-- RECORDS SHOWN follows --
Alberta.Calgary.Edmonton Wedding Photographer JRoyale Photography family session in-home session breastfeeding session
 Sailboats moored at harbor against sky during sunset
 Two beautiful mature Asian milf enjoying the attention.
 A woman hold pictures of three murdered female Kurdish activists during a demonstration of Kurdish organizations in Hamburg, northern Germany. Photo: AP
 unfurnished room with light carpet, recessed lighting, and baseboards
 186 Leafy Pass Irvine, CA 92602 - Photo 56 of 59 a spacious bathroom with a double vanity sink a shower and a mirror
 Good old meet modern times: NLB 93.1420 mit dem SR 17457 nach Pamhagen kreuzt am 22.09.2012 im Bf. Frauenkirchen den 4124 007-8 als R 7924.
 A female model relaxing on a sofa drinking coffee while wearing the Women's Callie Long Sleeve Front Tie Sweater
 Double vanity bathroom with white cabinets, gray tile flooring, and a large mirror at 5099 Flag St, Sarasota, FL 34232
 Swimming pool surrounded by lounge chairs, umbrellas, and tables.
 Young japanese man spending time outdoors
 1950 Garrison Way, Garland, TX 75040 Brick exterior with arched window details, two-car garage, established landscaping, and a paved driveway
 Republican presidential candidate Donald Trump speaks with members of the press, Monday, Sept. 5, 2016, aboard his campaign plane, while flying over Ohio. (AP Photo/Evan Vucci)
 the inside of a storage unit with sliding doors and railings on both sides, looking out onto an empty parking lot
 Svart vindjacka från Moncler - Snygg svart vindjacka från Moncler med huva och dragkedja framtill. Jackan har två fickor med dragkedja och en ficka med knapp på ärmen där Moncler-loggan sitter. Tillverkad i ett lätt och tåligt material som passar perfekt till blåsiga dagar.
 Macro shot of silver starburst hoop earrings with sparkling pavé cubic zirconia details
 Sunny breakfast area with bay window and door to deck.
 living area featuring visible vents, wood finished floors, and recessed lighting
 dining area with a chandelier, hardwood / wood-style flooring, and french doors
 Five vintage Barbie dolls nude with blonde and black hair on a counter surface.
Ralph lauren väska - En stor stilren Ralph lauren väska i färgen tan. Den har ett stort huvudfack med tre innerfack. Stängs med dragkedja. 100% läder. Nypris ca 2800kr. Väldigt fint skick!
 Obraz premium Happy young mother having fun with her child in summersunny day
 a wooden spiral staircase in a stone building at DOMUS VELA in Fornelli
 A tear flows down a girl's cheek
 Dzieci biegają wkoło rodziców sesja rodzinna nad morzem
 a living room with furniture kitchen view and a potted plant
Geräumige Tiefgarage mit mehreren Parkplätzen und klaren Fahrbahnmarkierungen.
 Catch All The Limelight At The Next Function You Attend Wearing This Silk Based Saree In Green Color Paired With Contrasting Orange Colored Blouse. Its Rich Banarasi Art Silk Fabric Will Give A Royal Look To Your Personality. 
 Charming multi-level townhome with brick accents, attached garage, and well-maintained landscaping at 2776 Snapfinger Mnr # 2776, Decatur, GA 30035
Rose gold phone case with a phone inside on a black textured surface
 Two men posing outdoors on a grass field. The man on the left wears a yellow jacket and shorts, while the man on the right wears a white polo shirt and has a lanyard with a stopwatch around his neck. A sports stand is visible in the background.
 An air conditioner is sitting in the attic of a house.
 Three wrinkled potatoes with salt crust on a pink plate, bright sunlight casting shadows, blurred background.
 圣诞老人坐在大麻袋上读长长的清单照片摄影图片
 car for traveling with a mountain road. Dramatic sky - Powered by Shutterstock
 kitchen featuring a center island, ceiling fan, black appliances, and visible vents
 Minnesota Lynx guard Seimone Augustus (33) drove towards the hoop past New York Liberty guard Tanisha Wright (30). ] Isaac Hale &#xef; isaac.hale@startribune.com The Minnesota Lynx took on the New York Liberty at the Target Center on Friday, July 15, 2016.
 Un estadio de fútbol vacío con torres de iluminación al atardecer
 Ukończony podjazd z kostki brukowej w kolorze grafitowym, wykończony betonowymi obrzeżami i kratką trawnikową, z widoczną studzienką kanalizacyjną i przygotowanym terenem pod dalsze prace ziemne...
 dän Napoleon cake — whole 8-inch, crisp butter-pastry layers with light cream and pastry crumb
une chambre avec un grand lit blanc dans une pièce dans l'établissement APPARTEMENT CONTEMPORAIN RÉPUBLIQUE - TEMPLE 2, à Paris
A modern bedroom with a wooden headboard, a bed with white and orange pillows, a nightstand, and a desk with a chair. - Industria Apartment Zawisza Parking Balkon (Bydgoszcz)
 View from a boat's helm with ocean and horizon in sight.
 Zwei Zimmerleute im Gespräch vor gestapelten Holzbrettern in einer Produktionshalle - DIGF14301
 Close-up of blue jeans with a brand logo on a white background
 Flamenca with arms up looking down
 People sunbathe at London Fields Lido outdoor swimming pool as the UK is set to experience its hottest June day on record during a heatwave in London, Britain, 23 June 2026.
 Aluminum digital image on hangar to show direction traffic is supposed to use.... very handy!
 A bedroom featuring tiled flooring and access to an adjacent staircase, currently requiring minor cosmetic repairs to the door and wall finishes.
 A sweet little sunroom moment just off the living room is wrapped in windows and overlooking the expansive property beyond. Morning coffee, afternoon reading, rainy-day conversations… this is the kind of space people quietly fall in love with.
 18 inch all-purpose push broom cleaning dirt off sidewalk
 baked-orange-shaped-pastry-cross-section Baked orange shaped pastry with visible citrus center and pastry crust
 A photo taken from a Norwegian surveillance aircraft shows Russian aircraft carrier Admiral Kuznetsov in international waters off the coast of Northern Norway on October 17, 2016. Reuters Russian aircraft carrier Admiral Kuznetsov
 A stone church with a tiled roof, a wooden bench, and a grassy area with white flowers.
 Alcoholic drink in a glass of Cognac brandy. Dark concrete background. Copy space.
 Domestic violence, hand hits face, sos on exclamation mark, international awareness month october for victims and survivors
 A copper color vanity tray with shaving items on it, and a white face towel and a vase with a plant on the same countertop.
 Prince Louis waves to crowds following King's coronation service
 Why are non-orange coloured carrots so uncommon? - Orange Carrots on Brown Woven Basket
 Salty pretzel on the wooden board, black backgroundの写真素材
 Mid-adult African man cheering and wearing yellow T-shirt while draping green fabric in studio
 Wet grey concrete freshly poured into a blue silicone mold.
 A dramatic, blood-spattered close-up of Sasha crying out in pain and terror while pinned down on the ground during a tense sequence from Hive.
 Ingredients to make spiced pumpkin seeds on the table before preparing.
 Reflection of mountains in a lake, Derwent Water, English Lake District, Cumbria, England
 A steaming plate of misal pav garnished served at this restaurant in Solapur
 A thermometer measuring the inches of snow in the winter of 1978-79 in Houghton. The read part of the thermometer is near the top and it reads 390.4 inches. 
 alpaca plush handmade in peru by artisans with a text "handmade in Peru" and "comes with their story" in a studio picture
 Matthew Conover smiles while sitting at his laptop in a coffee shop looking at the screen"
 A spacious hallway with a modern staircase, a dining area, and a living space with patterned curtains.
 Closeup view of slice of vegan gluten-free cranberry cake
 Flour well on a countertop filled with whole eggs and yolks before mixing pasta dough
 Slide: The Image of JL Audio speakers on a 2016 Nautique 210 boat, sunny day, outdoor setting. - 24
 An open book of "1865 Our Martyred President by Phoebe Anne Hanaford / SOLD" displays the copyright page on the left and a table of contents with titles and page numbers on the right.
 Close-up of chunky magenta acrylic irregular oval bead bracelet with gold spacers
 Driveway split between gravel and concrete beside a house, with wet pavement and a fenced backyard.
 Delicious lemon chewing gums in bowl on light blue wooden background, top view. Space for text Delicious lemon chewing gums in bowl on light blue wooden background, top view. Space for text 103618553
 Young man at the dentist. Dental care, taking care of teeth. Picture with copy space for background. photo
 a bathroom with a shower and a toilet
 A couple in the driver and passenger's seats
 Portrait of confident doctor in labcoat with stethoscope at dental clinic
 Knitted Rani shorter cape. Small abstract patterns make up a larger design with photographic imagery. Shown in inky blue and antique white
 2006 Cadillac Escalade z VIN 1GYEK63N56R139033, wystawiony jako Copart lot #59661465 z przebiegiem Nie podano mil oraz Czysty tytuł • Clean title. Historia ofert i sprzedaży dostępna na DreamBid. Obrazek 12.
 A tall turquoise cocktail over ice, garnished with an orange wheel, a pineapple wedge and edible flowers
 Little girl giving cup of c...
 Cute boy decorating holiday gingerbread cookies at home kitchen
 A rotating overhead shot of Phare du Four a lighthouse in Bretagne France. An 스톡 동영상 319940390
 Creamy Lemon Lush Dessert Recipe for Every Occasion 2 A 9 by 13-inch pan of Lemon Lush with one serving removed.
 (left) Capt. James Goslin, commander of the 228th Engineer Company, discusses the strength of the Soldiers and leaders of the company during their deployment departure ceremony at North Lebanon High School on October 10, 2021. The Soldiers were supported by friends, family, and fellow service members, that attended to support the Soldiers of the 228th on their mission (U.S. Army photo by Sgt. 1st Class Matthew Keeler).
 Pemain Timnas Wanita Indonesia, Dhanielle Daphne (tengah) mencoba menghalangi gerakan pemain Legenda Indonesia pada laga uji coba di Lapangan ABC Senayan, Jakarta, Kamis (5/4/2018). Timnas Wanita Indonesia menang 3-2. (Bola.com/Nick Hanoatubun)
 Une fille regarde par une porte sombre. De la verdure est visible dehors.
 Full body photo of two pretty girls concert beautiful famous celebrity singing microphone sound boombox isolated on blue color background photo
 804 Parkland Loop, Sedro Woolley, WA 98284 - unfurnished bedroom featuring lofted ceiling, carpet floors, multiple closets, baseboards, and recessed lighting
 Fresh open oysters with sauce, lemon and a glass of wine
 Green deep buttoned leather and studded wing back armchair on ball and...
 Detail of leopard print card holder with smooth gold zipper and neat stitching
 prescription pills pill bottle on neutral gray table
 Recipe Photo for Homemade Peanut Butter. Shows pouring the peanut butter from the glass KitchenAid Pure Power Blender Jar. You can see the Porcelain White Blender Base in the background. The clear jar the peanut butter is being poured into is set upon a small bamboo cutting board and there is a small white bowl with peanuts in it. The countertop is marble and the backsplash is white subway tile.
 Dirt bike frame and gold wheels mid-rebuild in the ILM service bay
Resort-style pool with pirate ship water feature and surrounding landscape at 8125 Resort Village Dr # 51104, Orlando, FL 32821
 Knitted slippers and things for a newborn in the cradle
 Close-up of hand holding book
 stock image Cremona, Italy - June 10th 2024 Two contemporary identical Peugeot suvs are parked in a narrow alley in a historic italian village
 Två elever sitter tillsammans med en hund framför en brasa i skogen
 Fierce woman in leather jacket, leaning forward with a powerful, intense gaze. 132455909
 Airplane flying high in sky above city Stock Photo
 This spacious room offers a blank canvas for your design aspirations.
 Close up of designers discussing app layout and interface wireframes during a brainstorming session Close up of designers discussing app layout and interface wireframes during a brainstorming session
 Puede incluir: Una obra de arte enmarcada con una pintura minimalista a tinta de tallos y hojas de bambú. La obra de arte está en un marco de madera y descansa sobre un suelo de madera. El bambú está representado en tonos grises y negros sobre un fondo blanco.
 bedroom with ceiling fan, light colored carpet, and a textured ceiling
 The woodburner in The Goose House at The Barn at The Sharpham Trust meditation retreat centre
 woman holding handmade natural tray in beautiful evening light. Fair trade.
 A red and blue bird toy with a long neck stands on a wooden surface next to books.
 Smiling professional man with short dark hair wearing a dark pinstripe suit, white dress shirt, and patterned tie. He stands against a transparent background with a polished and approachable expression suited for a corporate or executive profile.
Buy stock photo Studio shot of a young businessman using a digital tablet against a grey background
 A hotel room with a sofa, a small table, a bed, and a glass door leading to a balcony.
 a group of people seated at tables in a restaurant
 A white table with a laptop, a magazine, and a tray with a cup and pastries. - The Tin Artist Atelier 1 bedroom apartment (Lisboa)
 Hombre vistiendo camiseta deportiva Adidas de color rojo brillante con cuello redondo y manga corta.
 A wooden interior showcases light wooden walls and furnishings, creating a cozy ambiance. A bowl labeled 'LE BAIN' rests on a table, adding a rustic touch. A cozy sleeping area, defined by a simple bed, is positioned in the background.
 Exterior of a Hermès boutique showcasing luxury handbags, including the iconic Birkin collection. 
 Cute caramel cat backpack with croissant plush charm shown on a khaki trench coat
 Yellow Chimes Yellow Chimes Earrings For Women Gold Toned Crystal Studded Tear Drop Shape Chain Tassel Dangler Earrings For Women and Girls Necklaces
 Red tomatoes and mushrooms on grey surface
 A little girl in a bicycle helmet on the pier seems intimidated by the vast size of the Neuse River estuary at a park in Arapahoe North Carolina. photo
-- RECORDS SHOWN concluded --
TRY IT: Output the lines above exactly, but only those between the line holding "Double vanity bathroom" and the line holding "Young japanese man spending time outdoors", inclusive.

RESULT FOR THIS EXERCISE:
 Double vanity bathroom with white cabinets, gray tile flooring, and a large mirror at 5099 Flag St, Sarasota, FL 34232
 Swimming pool surrounded by lounge chairs, umbrellas, and tables.
 Young japanese man spending time outdoors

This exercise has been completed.